Brazil’s Sistema Único de Saúde (SUS) is funded through a tripartite structure shared by municipalities, states, and the federal government, under a web of oversight that follows public money across these different levels of government and even across branches. Spending is audited by the Courts of Accounts at the federal, state, and municipal levels, each responsible for reviewing expenditures within its own jurisdiction, and by the Office of the Comptroller General at the federal level.
Each level of that tripartite structure has a constitutionally required minimum investment in health.
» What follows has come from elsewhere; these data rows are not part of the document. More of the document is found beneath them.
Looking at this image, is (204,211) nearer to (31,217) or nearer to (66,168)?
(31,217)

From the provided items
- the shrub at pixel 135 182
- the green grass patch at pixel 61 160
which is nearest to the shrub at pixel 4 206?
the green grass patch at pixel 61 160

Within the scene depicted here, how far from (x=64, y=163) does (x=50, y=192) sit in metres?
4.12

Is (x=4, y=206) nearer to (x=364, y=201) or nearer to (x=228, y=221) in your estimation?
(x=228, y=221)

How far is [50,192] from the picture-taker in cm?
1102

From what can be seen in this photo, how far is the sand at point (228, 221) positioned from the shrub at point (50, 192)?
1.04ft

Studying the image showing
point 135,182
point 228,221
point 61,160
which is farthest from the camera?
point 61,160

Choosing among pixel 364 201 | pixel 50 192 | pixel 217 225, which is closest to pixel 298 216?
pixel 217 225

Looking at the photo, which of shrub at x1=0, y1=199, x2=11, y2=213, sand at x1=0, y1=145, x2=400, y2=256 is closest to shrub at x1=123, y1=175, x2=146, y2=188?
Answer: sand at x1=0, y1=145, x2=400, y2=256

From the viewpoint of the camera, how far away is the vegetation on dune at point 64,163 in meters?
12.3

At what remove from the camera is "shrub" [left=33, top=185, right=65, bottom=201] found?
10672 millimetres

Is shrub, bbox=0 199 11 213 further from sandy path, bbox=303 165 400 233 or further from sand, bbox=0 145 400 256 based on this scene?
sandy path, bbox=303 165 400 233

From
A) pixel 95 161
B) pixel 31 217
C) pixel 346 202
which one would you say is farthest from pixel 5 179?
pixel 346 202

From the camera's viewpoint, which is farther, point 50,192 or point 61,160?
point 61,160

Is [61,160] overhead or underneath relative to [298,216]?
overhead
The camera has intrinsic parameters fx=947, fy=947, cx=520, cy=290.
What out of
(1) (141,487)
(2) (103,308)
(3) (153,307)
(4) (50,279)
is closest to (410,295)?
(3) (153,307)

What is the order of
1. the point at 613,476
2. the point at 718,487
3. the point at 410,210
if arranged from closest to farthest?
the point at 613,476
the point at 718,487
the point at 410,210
Municipalities (including the Federal District) must apply at least 15% of their tax revenue to public health actions and services, while states must apply at least 12%. At the federal level, rules changed with a 2015 constitutional amendment that tied minimum spending to Net Current Revenue (RCL), reaching 15% through transition mechanisms. In practice, the federal government is usually the main funder, but the system only works because the other two levels also invest consistently and keep local services operating.
Most federal resources flow from the Ministry of Health through the National Health Fund (FNS) and are then transferred to state and municipal health funds. That structure is not just a technical detail; it is what makes SUS decentralized in real life. It allows municipalities and states to keep UBS clinics open, pay health workers, maintain basic services, and purchase supplies according to local needs. The federal government still concentrates direct purchasing in areas where scale matters, such as vaccines, which are the classic example, through the National Immunization Program, and some high-cost medicines where centralized negotiation can reduce prices. Even so, implementation is largely local: states and municipalities translate national policy into actual service delivery, sometimes using contracted providers depending on the service and the local network.
On the spending side, SUS makes the most sense when you see it as a “complexity pyramid.” At the top, medium, and high-complexity care (MAC) includes hospitals, surgeries, dialysis, intensive care, cancer treatment, and advanced diagnostics. These services tend to absorb the largest share of federal health spending, often around half or more, because unit costs are high. One day, in an ICU, one round of chemotherapy, or a major surgery costs far more than dozens or even hundreds of basic consultations. This is also why MAC spending is usually concentrated in large urban centers and state-level hospital networks, where the infrastructure and specialized staff exist.
At the base of the pyramid is primary care, which includes UBS units, Family Health Strategy teams, community vaccination, and preventive services. Primary care typically takes a smaller portion of the total budget, often in the 15% to 20% range, but it has a strategic role. Strengthening primary care is one of the main ways SUS tries to reduce avoidable hospitalizations and prevent chronic conditions from escalating into expensive emergencies. In recent years, federal transfers to primary care have grown, reflecting this push toward prevention and continuity of care rather than relying on hospitals as the default entry point.
A third area that deserves its own spotlight is pharmaceutical assistance. Medication spending is often described in three layers: basic medicines for common chronic diseases that are distributed through UBS; strategic drugs linked to national programs for conditions such as HIV/AIDS and tuberculosis, which are frequently purchased centrally; and specialized high-cost medications, including biologics and treatments for rare diseases. This last category is especially sensitive because it can expand quickly, and it is also where health litigation often shapes what gets purchased and for whom, sometimes forcing the system to fund therapies outside routine planning.
Instead of seeing SUS as controlled by a single authority, it is more accurate to say it is coordinated through shared rules and negotiated responsibilities across levels of government. Federal guidelines, financing parameters, and national programs create a common direction, but states and municipalities make the system real through local planning, management, and service delivery. This is also why SUS can be both impressive and uneven: it is universal in design but dependent on local capacity in execution.